O Ministério Público do Estado do Piauí ajuizou uma Ação Civil Pública contra a Prefeitura de Olho D’Água do Piauí , administrada pelo prefeito Toinho (PP) e o escritório João Azêdo Sociedade de Advogados, apontando supostas irregularidades em um contrato firmado sem licitação para recuperação de recursos do antigo Fundef. A ação, assinada pelo promotor José William Pereira Luz, pede a suspensão imediata do contrato e a proibição do uso de verbas da educação para pagamento de honorários advocatícios.

Segundo o Ministério Público, a contratação ocorreu por meio da Inexigibilidade de Licitação nº 015/2016, com previsão de pagamento ao escritório mediante percentual sobre os valores recuperados judicialmente. O órgão sustenta que os recursos do Fundef/Fundeb possuem destinação exclusiva para manutenção e desenvolvimento da educação básica e valorização do magistério, não podendo ser utilizados para quitar honorários contratuais.

Foto: Lucas Dias/GP1
Ministério Público do Estado do Piauí, MPPI

Na ação, o MP afirma que a contratação direta do escritório não apresentou justificativas suficientes quanto à singularidade do serviço e à notória especialização, requisitos previstos para casos de inexigibilidade de licitação.

“O objeto contratual consistia na prestação de serviços advocatícios voltados ao patrocínio de ação judicial destinada à recuperação de valores decorrentes de supostas diferenças no repasse de verbas do FUNDEF, com previsão de remuneração do contratado mediante pagamento de honorários contratuais vinculados ao êxito da demanda”, destaca trecho da ação.

O Ministério Público também argumenta que o Supremo Tribunal Federal (STF) já consolidou entendimento de que verbas do Fundef/Fundeb não podem ser utilizadas para pagamento de honorários advocatícios contratuais, salvo em relação aos juros de mora.

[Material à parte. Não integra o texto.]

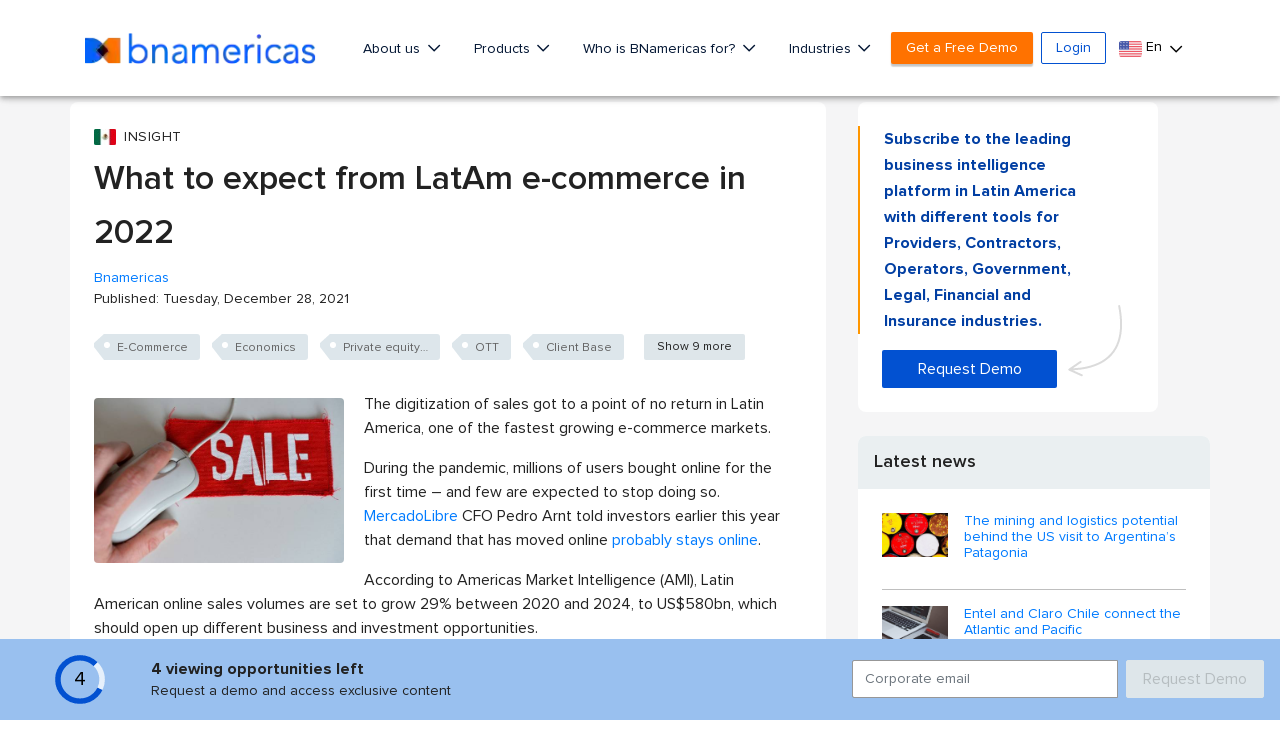

--- FILE ---
content_type: text/html; charset=utf-8
request_url: https://www.google.com/recaptcha/api2/aframe
body_size: 268
content:
<!DOCTYPE HTML><html><head><meta http-equiv="content-type" content="text/html; charset=UTF-8"></head><body><script nonce="qJFn23Qfg-0-X320IoZlYQ">/** Anti-fraud and anti-abuse applications only. See google.com/recaptcha */ try{var clients={'sodar':'https://pagead2.googlesyndication.com/pagead/sodar?'};window.addEventListener("message",function(a){try{if(a.source===window.parent){var b=JSON.parse(a.data);var c=clients[b['id']];if(c){var d=document.createElement('img');d.src=c+b['params']+'&rc='+(localStorage.getItem("rc::a")?sessionStorage.getItem("rc::b"):"");window.document.body.appendChild(d);sessionStorage.setItem("rc::e",parseInt(sessionStorage.getItem("rc::e")||0)+1);localStorage.setItem("rc::h",'1769551210165');}}}catch(b){}});window.parent.postMessage("_grecaptcha_ready", "*");}catch(b){}</script></body></html>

Entre os pedidos apresentados à Justiça, o MP requer:

Sem anúncio no momento

- suspensão imediata dos efeitos do contrato;

- proibição de pagamentos ou transferências ao escritório com recursos do Fundef/Fundeb;

- depósito integral de eventual crédito judicial em conta específica vinculada à educação;

- aplicação de multa diária em caso de descumprimento.

O Ministério Público também pediu que o município informe todos os valores já pagos relacionados ao contrato, incluindo honorários e despesas judiciais, com apresentação de documentos comprobatórios.

A ação tramita na comarca de Água Branca

Outro lado

Procurado pelo GP1 , o prefeito Toinho não se manifestou até o momento. O espaço está aberto para esclarecimentos.